Shane could only have been London-Irish. Through him a peasant folk tradition was reimagined with a fresh semi-outsider’s perspective in a modern, urban, countercultural form. He saw the potential in things that could have otherwise been dismissed as the old and the stagnant among the young Irish-Irish. The threads of cultural history that he brought together through the power of imagination spoke to new types of people all over the world.

He performed with Nick Cave, Joe Strummer and The Dubliners. Elvis Costello produced Rum Sodomy And The Lash. His most famous duet was with Kirsty MacColl, and he made famous her father Ewan MacColl’s song about Salford, “Dirty Old Town”. He popularised history that his audience was too young to remember, like the devastating depiction of war in the ballad about the Gallipoli campaign, “And the Band Played Waltzing Matilda”. In one of its most memorable and emotional scenes, The Wire featured “Body Of An American” and introduced a whole new American generation to The Pogues.

Ireland has no long and continuous native national aristocratic tradition from which to draw inspiration, so an authentic expression has to be very modern — like James Joyce or folk like Luke Kelly, or a combination of the two. Shane was the archetypal poet of low birth, dwelling in an underclass but with an aristocratic sense of valuing the non-commercial things like life, like leisure and self-reflection.
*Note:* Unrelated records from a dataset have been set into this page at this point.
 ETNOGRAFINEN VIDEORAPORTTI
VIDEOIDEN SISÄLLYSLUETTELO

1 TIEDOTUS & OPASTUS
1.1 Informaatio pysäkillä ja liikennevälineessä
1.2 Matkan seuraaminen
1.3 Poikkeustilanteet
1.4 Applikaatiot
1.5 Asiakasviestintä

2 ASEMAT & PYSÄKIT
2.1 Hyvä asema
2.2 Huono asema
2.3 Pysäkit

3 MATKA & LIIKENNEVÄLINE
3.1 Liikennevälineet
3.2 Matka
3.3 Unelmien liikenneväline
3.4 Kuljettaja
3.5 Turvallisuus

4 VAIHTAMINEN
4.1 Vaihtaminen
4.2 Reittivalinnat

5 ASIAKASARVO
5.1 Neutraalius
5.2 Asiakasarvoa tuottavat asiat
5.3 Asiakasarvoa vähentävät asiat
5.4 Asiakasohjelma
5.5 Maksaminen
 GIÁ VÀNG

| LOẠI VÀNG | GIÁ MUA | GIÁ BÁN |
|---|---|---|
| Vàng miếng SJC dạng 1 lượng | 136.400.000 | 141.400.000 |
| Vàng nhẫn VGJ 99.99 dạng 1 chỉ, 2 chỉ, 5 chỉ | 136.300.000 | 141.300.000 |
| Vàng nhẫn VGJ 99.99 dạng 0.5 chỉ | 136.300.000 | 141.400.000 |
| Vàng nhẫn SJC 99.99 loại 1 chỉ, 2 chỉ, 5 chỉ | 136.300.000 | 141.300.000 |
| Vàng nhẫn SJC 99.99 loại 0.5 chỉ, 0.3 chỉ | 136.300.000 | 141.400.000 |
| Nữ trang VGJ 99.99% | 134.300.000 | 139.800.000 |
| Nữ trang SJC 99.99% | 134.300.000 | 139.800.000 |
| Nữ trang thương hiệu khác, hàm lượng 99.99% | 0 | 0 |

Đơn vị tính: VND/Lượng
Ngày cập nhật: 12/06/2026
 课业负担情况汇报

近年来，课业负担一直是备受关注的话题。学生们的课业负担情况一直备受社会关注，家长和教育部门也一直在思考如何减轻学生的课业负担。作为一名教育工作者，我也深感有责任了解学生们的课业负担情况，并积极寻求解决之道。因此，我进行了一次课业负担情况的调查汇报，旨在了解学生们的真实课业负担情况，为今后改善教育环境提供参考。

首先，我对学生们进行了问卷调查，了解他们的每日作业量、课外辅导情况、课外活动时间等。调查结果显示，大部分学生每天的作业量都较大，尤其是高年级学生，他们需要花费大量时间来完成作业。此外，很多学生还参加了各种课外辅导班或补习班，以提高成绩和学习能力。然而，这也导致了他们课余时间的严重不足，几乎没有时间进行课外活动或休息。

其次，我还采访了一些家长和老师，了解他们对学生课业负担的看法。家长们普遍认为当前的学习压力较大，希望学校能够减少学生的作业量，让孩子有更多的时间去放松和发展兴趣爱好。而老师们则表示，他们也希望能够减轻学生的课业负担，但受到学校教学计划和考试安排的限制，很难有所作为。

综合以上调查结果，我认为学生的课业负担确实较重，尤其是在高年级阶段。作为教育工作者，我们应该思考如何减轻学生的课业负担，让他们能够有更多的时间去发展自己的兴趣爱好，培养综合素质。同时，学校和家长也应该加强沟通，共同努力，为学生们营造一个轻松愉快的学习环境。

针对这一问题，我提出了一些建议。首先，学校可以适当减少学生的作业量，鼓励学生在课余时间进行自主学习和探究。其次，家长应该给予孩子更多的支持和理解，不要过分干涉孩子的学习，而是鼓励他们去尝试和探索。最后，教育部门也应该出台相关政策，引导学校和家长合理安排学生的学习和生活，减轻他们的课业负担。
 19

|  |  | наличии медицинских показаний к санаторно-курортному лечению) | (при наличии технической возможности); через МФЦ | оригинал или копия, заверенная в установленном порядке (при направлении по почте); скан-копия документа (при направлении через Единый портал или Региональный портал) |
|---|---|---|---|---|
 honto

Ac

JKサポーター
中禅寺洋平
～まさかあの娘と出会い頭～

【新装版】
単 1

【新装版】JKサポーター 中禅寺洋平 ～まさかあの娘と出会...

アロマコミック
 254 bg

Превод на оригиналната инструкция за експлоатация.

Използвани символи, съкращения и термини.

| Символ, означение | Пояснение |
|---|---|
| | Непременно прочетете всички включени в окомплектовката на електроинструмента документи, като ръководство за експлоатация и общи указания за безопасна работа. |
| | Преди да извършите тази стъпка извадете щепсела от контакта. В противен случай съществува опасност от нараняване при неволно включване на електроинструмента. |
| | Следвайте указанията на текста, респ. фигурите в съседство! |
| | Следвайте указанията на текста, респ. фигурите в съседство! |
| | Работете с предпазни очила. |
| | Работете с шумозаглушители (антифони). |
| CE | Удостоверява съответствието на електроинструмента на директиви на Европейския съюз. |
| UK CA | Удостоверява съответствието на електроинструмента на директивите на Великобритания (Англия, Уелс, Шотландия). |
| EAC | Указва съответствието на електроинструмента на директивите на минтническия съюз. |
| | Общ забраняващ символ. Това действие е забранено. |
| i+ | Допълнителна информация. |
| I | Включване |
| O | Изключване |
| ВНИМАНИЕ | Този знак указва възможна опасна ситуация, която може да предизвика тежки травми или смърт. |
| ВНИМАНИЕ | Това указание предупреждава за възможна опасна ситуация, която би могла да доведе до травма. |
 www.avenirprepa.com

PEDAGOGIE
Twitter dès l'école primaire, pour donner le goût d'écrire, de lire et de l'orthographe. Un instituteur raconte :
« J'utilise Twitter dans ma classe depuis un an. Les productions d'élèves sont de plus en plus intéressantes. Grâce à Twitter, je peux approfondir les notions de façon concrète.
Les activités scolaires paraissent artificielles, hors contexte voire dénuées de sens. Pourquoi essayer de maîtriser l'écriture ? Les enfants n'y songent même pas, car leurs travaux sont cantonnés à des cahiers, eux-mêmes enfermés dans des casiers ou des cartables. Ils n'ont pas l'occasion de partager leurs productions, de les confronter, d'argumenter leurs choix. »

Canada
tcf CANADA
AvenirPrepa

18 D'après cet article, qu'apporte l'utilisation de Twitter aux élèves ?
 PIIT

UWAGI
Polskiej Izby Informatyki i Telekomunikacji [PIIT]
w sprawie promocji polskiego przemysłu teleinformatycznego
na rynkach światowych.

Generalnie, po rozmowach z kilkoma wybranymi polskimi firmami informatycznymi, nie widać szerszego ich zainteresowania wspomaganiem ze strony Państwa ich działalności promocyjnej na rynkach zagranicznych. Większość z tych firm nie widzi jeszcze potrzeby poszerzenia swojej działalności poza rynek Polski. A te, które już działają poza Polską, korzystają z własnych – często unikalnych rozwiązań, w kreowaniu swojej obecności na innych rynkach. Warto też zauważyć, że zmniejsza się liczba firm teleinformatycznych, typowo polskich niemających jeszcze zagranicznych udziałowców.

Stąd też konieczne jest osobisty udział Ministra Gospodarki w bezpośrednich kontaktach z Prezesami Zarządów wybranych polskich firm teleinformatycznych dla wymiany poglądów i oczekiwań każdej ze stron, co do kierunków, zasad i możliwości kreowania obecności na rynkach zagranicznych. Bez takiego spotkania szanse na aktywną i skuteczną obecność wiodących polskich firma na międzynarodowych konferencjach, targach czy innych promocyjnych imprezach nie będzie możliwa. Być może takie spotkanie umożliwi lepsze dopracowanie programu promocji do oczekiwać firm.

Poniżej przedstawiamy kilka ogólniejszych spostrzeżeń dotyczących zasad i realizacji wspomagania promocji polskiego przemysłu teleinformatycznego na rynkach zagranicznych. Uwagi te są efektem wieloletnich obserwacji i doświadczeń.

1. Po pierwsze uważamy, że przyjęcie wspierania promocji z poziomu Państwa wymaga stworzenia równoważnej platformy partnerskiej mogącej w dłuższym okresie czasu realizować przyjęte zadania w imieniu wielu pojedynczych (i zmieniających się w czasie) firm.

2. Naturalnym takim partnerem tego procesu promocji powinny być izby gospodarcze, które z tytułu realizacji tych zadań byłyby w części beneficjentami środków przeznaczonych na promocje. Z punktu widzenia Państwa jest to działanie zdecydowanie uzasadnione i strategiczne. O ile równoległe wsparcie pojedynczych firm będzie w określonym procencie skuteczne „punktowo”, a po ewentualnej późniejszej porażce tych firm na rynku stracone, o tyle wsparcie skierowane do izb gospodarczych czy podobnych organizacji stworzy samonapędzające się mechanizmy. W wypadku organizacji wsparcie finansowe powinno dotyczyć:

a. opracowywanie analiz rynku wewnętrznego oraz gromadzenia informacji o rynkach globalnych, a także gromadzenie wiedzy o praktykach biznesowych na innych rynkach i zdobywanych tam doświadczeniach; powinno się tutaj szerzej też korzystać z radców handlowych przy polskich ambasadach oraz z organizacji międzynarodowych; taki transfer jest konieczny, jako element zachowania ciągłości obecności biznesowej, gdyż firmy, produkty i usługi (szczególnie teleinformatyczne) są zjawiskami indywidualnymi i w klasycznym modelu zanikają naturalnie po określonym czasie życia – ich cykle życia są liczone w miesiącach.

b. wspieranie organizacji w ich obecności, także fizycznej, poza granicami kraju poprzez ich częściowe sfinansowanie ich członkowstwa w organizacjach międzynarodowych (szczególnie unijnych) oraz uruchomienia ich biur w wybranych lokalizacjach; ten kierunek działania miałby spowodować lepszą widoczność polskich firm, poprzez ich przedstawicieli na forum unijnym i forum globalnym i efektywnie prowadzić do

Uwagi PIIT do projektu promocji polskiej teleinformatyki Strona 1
He once said: “The most important thing to remember about drunks is that drunks are far more intelligent than non-drunks — they spend a lot of time talking in pubs, unlike workaholics who concentrate on their careers and ambitions, who never develop their higher spiritual values, who never explore the insides of their head like a drunk does.”

There couldn’t really be a Shane MacGowan today. In the age of ubiquitous video content, you just can’t have teeth like that anymore. With his heavy smoking, his drop-out indifference to respectability, status or even basic self-preservation, we won’t be seeing men like him again. The internet age has created a culture of self-improvement, risk-aversion, neurotic fad diets, biohacking life extension and vain reputation management. Even those not prone to such excesses exist in a top-down “nudged” culture of safety. Have we become too cautious to make great music? We hope not, but it’s definitely not going to be anything like The Pogues.

Sinéad O’Connor, his admiring collaborator, has died. Now Shane has died. The Irish diasporic consciousness he put into musical form is fast fading away. Nothing lasts forever, except through art.

Angela Nagle is a writer and author of the book Kill All Normies.